▶ **GIVEN PROBLEM**: In the drag racing guide below, swap "loudspeaker" for "PA system" and write out the passage that begins at the words "The announcements that" and stops after "get, the better.".

2. Look for this building and park across the street from it.

Park across from the little building at the entrance to the parking lot. This is where you register. You will have to pay their fee of $40 (subject to change) and sign a waiver. They will assign you a car number (usually a C then a number) and give you a wristband, a tech form with your car number on it, and ticket to get in. You can also pick up a schedule of events. Drive on into the parking lot, hand your ticket to the ticket taker, then look for the Tech Inspection station. It will be at the entrance to the staging area. If you're not sure where it is, find another Corvette who is arriving and follow them.

You will be driving through the pits where the pros have their trailers set up. Be very careful when driving through the pits. People are walking around, riding bicycles and scooters, and not paying attention to cars driving around. You will be looking around for the Tech station and at all the activity in the pits, but watch where you are going at all times! And there will be other cars driving around, too, not paying attention to other traffic. Drive slow. Save the speed for the drag strip.


3. Pro Pits with mountains in background.

The Tech Inspection
There is usually a little trailer with a sign that says, "Tech,";but just look for cars lined up. The cars at the head of the line will have their hoods up. Go ahead and get in line. While you are waiting, before it's your turn, you need to fill in your name, address and car info on the tech form and sign it at the bottom. Write your car number with your white liquid chalk on your car. You will need to put it on the back window driver's side and the windshield passenger side. You can also put it at the top of the driver's window, but that doesn't last long when you open your window! When you get to the head of the line, you can leave your engine running if you want, hop out, open your hood and give the tech person your tech form. The tech inspectors will then do a safety check. They make sure nothing is leaking, your battery isn't loose, your tires have tread, your seatbelts work, stuff like that. But sometimes to don't check too closely on a stock street car. They also check your helmet, so have that handy. When they're done, they'll put a sticker on the top windshield driver's side so everyone will know your car has been teched.

The Grid
After you tech, if you're early and you see other Corvettes parked in the pit area, go join them. Check the schedule to see when our Time Trials start. It may be different than the flyer. If you have a cooler or other stuff you don't want in the car when you race, you can leave them in the pit area. Look for one of our club members with a clipboard, sign our own club waiver and pay the club event fee, if there is one.

The announcements that you hear over the loudspeaker are also broadcast over a radio station. It's 103.9 FM.

It doesn't matter what order the cars are in for now. These are just practice runs to figure out how fast your car runs, practice shifting and practice your reaction time, or "cutting the light." The more practice runs you can get, the better.


4. Lined up and waiting to go.

5. Lined up looking toward the Strip. The light on the far right above the palm tree is the almost full moon.

Race Procedure
There will be a race official at the head of the lanes telling folks when they can move up. You don't have to have your helmet on yet (if it's hot, you won't want it on!), but you should have it handy. If you have a C5, you should put it in Competitive Mode by holding down the Active Handling button for more than 5 seconds. Competitive Mode lets you control any tire spinning yourself when you take off, but will kick in the Active Handling if you start to go sideways.

▶ **PROVIDED RECORDS**:

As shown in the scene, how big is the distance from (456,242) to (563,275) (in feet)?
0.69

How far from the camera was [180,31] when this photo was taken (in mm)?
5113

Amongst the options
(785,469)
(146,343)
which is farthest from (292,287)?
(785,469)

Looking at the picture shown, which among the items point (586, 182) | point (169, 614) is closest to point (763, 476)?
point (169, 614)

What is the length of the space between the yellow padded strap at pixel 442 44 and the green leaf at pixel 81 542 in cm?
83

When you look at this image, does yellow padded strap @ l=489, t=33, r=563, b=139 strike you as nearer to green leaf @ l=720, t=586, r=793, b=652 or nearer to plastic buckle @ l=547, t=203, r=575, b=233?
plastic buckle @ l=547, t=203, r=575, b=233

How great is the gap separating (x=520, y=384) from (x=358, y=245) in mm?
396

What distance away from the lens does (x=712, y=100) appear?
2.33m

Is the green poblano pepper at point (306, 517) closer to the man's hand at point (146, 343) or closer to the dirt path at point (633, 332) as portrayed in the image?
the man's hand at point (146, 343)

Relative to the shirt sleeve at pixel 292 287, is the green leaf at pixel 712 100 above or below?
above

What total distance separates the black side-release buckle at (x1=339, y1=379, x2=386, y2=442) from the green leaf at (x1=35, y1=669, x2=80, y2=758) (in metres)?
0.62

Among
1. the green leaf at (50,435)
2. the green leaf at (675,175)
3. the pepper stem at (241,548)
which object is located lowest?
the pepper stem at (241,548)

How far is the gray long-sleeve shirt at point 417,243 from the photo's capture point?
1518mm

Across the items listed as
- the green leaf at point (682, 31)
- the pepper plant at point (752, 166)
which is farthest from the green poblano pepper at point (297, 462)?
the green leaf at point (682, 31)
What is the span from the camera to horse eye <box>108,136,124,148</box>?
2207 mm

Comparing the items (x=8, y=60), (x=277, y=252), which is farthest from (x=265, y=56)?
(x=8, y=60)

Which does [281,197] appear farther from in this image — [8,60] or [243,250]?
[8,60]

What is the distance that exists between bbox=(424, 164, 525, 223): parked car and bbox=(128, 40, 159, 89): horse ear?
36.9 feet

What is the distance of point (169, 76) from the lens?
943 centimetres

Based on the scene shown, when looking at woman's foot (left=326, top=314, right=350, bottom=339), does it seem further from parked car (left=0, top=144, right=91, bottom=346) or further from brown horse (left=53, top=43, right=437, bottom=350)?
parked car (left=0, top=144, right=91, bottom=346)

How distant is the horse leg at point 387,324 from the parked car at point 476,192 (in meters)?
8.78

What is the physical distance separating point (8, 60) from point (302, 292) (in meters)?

▶ **RESULT**:
The announcements that you hear over the PA system are also broadcast over a radio station. It's 103.9 FM.

It doesn't matter what order the cars are in for now. These are just practice runs to figure out how fast your car runs, practice shifting and practice your reaction time, or "cutting the light." The more practice runs you can get, the better.